When the health insurance giant Anthem announced it was the victim of a hack that may have exposed the data of up to 80 million customers last week, Mark McLarnon had an idea of what was happening behind the scenes.
“I’ve been in the shoes of the folks that are affected by this before,” the cybersecurity expert said. “It hits close to home.”
Now the CTO of Inner Harbor-based CyberPoint International, McLarnon has worked in network defense and computer forensics for the government and private sector for 15 years. He’s one of the many Baltimore-area cybersecurity workers who’s been on the other side of the breach as an investigator.
While it’s his job to investigate and provide protection against such incidents, McLarnon said he takes no joy out of seeing a major attack.
“I never like to hear about any breaches,” he said.

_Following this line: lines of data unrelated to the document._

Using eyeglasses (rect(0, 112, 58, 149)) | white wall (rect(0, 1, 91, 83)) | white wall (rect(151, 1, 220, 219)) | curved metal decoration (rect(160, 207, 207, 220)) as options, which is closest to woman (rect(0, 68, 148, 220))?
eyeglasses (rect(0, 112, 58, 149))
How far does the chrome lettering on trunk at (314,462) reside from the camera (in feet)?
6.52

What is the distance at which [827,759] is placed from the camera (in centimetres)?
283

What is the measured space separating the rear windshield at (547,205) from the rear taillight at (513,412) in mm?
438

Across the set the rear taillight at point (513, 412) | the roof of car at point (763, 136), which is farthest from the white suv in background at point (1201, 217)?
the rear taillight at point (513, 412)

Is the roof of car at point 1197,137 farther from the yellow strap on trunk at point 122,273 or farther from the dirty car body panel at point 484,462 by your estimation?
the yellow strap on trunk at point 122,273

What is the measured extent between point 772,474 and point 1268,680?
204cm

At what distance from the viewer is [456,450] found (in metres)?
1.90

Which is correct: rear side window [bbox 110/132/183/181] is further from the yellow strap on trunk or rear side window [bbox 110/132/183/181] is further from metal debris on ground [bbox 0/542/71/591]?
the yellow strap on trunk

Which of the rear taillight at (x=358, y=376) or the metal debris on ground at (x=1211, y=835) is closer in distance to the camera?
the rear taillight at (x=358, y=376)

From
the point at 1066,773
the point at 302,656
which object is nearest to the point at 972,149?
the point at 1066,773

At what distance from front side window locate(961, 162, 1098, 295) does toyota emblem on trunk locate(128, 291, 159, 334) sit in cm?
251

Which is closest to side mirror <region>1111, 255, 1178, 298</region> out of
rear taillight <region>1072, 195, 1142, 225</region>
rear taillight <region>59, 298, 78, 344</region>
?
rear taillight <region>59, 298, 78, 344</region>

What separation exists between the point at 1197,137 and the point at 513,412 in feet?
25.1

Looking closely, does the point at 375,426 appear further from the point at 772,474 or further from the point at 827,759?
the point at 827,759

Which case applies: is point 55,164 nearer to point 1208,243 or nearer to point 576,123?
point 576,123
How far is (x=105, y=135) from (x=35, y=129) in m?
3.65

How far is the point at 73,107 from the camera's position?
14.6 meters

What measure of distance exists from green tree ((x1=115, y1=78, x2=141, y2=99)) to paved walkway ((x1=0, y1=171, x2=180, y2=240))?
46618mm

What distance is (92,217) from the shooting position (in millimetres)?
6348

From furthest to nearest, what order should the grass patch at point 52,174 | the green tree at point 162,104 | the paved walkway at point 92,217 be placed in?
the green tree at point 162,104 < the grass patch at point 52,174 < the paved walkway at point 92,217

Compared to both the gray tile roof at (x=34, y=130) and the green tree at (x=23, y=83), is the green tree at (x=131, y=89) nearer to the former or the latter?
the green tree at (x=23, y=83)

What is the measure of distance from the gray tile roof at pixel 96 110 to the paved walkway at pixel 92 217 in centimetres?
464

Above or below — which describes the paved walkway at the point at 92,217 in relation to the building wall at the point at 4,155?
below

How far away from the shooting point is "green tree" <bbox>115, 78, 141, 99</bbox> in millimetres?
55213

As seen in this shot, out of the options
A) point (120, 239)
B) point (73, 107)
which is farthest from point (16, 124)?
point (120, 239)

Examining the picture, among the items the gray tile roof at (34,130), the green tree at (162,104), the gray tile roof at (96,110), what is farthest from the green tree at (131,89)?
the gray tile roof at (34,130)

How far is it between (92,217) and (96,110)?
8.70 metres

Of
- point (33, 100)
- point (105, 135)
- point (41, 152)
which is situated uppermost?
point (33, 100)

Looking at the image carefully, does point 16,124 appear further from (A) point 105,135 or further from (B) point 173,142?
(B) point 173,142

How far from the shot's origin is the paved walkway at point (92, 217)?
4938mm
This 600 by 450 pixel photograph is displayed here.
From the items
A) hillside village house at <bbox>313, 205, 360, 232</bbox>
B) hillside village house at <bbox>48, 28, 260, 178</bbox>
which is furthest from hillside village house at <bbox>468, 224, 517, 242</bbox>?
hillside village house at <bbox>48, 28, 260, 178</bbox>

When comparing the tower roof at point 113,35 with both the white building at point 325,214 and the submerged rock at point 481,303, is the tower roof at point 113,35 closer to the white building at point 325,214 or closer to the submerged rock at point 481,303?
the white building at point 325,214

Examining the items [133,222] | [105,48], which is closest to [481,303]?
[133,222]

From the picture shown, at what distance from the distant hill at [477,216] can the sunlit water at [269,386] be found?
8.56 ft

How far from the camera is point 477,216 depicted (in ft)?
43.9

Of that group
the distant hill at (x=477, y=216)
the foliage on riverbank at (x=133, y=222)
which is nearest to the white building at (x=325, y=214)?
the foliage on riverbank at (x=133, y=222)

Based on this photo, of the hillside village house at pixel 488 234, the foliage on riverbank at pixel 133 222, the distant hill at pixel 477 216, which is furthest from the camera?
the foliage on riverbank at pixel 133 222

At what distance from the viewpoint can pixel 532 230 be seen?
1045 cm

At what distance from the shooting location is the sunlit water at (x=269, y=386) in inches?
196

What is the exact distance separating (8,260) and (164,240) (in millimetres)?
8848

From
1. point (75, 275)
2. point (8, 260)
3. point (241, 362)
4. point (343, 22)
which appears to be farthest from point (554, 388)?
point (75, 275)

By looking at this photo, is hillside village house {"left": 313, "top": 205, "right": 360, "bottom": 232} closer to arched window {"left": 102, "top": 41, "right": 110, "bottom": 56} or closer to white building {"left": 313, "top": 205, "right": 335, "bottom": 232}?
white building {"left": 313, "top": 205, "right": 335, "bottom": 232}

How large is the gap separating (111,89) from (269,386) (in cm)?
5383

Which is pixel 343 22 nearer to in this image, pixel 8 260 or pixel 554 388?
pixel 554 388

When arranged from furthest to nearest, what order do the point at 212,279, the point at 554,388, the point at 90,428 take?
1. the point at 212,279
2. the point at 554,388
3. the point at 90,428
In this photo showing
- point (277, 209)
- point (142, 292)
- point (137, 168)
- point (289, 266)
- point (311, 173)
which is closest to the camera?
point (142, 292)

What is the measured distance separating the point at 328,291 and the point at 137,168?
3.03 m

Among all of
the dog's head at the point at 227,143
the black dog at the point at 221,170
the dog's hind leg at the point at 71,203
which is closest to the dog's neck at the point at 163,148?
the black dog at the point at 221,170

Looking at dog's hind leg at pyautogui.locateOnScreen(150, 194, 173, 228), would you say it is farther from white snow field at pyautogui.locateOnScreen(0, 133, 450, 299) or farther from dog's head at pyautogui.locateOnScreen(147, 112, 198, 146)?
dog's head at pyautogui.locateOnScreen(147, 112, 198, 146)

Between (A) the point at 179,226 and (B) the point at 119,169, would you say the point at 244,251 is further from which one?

The Anthem breach was reported Wednesday night. According to a message posted online, the hackers gained access to customers’ personal information including names, birthdays, Social Security numbers and income data. The company, which offers BlueCross Blue Shield plans in California, New York and other states, is still working to determine the extent of the breach, but medical data isn’t believed to have been compromised.
The breach comes on the heels of high-profile breaches at Sony, Home Depot and Target. McLarnon points out that the FBI issued a warning to the healthcare industry on two occasions in 2014. One message, issued in August, noted “malicious actors targeting healthcare related systems.”
Anthem, and the healthcare industry in general, is a target because of the Social Security numbers that were likely accessed, said Gavin Millard. The technical director at Columbia-based Tenable Network Security said stolen credit card data doesn’t fetch what it used to on the black market.
“It’s really, ‘How much money can these attackers make from breaking in?'” he said. “Forty to 60 million Social Security numbers is probably worth quite a bit of money on the black market.”
CyberPoint’s McLarnon gave the company credit for reporting the hack within a week and making services like free credit monitoring and fraud alert monitoring services available.
“Anthem has taken very definitive steps,” he said.
Millard said the speed of those steps was an anomaly.
Sometimes, most of the public doesn’t even hear about breaches. In this case, the message posted online came directly from the company’s CEO, Joseph Swedish.
“That kind of post-breach PR outreach is a really important factor that lots of organizations forget about and don’t do a really good job of,” Millard said, adding that a strong message can help reassure customers that the company can handle the incident.
Perhaps not surprisingly, not all of the public relations necessarily paints the full picture. The cause of the Anthem breach has yet to be determined, but Swedish’s message did say that the attack was “very sophisticated.” That’s typical, said Millard, but not necessarily accurate.
“In reality, the attackers often use simple methodologies to break in,” Millard said, such as phishing schemes via company email, or exploiting employees who didn’t update antivirus software.
Anthem is already coming under fire because it didn’t encrypt the Social Security numbers. According to the Wall Street Journal, companies aren’t required to encrypt the data. McLarnon advocates using the practice “whenever possible.”
On the other hand, Millard points out, using encryption doesn’t make a company completely protected from an attack.
“Although encryption is a very good control, it doesn’t always mean that the data is totally secure,” Millard said. The Tenable exec points out that it is used as a “last bastion” of security when people have done other things that leave them vulnerable.
Both experts advocate preventative action. Tenable offers a vulnerability scanner that assesses company systems. At CyberPoint, McLarnon advocates training customers in how to look for warning signs of an attack. If data may have been stolen, McLarnon also said it’s important to check lines of credit, taxes and other potential points where their data could’ve been used fraudulently. While it may not show up immediately, the stolen information can have a “cascading effect” on people for years.
“Although it may seem vague, vigilance is always urged,” McLarnon said.